Listening to this album is like being catapulted into another world. Nothing metaphysical, no. Just dust, earth, faces, many different faces. Each one carries a story, and each one has it written on their face, and it can be a song. Someone who can go mad for a cigarette, and then when they can finally smoke it, they feel good. Or a Mexican divorce, or thinking that everything is over, and how beautiful it would be if even the walls could talk...
And then a guitar always at hand, as in the best traditions. It almost seems like watching a scene from some Sergio Leone western, with good old Ry - the “philologist,” as he might be called in learned circles - playing while leaned against a wall. And all around him, his companions, those who share the same idea of Music with him.

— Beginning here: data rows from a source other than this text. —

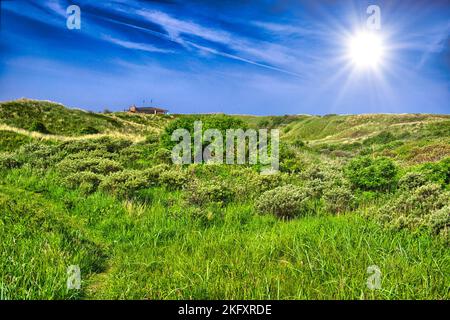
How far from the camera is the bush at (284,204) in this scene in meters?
8.16

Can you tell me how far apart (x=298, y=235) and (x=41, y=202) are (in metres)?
5.80

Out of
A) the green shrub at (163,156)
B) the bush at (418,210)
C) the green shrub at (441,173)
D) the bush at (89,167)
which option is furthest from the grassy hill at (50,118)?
the bush at (418,210)

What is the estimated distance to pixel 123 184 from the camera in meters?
10.0

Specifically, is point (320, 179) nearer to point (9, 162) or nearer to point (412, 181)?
point (412, 181)

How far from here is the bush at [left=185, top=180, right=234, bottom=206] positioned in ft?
29.7

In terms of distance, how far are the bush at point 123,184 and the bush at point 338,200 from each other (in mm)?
4566

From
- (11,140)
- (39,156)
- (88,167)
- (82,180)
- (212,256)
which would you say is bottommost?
(212,256)

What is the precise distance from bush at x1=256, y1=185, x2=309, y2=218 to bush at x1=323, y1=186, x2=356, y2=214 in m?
0.50

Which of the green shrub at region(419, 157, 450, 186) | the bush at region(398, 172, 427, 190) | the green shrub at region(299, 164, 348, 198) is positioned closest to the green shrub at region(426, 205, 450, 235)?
the bush at region(398, 172, 427, 190)

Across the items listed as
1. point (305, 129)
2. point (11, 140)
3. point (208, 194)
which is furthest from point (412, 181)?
point (305, 129)

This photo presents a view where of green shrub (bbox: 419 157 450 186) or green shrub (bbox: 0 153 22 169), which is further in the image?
green shrub (bbox: 0 153 22 169)

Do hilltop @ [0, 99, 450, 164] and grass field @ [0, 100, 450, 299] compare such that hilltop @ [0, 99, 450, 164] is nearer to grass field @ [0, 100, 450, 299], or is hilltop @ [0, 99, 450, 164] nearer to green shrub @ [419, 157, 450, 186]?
green shrub @ [419, 157, 450, 186]

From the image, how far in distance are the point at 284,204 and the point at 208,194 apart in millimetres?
2034
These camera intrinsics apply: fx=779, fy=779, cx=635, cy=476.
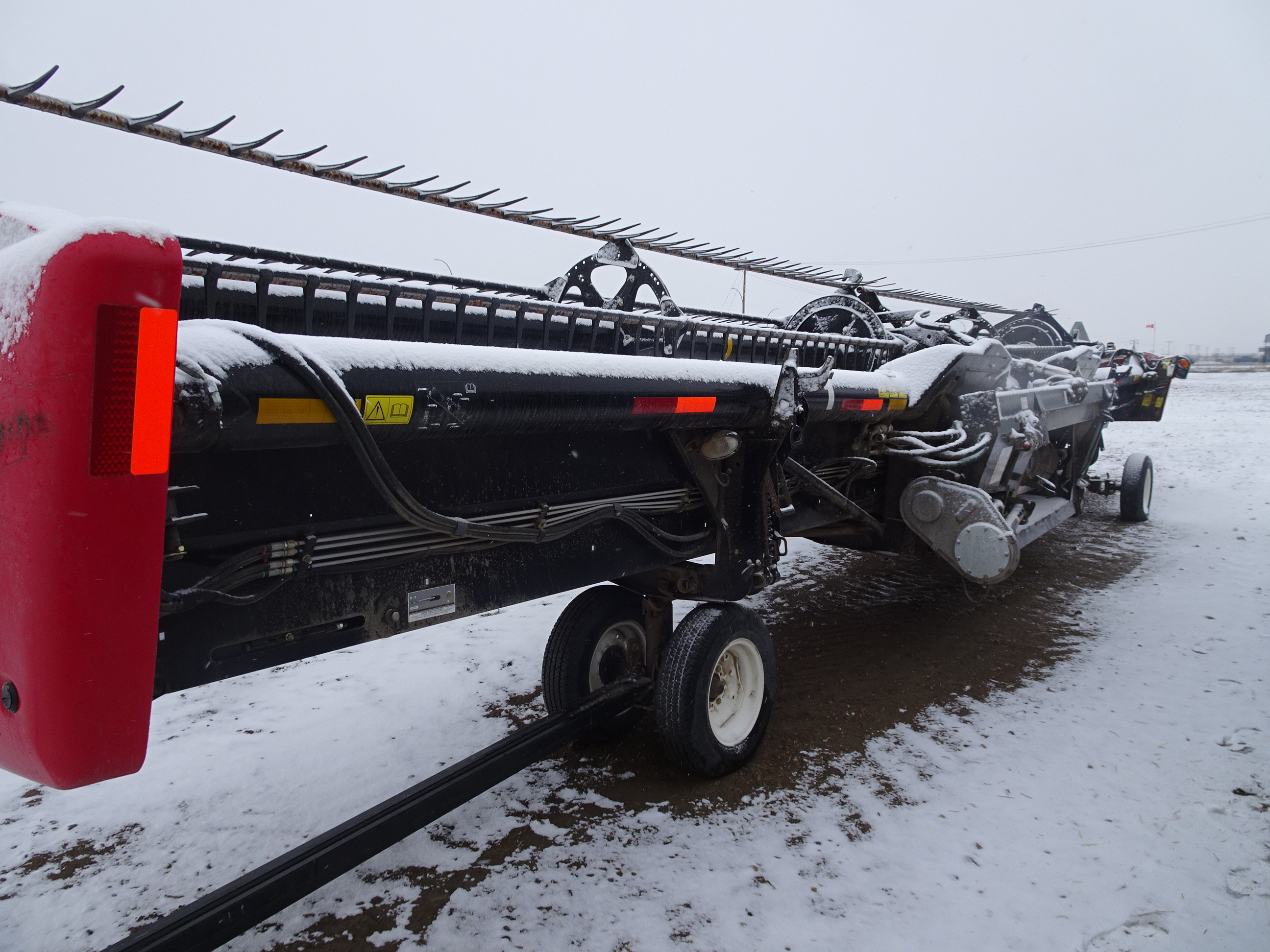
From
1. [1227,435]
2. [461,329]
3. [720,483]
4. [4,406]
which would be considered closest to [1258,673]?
[720,483]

The whole album has this scent, this intense aroma of a past time, that was beautiful and will never come back. In the sweet harmonies of Tattler, we think back to that girl, yes, that same one, with her sweet face printed in front. The most beautiful song ever composed by Ry Cooder, who writes “musician” and reads “treasure hunter.” The one who takes up the traditionals of Temp 'Em Up Solid and the lovely march - truly magnificent - Jesus on the Mainline, supported by the horn section masterfully directed by George Bohanon. The one who also pays tribute to Bobby & Shirley Womack with a sweeping version of It's all over now. The one who plays his instrument divinely for all the 37 minutes and more of the album. The one that as soon as you hear his voice in Ditty Wah Ditty you say "but no come on, how can this one sing? Wouldn't it have been better if he just kept playing?..". And then he engages you, you like it. And then, towards the end, that piano arrives, with the great old Earl Hines emerging from a corner of a forgotten and smoky saloon...

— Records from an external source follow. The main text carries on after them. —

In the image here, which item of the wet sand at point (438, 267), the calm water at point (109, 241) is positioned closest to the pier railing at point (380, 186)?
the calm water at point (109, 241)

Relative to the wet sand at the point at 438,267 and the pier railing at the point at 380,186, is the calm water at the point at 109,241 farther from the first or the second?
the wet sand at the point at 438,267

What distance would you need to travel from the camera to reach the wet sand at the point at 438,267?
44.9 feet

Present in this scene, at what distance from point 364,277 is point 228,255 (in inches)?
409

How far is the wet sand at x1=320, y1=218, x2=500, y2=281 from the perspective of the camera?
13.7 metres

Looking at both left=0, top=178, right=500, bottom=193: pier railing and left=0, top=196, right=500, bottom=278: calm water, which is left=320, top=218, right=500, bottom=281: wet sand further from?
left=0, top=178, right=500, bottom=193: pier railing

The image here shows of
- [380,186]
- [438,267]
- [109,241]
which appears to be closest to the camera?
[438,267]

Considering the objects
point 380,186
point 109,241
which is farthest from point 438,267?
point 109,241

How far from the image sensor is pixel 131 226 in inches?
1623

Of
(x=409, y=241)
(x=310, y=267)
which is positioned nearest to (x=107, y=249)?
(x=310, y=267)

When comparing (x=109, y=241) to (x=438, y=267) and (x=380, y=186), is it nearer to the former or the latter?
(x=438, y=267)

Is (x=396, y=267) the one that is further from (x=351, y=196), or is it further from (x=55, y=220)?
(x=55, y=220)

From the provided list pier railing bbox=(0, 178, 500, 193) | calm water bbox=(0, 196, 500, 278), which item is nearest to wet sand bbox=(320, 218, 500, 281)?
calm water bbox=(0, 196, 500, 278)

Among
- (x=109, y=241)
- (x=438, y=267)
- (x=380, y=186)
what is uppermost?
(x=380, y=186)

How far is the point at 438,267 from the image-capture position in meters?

And here we are at the fourth album for Cooder, Year of Our Lord 1974. And if Our Man had already made a name for himself in 1969, playing the slide in Love in Vain on "Let it Bleed" of stone memory - although his debut would be delayed by a year - with this, he achieves the so-called squaring of the circle. Not that an album like "Into the Purple Valley" was much inferior or immature, by any means. But certainly on the fourth attempt, Cooder becomes fully aware of his role as "cataloger" and "resuscitator” within the world of rock music in general. A bit like the distinguished company J&R did - in their own way - some years before, with the first albums (and not only). And as this talented and brilliant guitarist has taken up again, going in-depth. A character undeservedly fallen into oblivion for some time now, who certainly deserves another level of attention, if only for the role played within a constant rereading and search of our roots.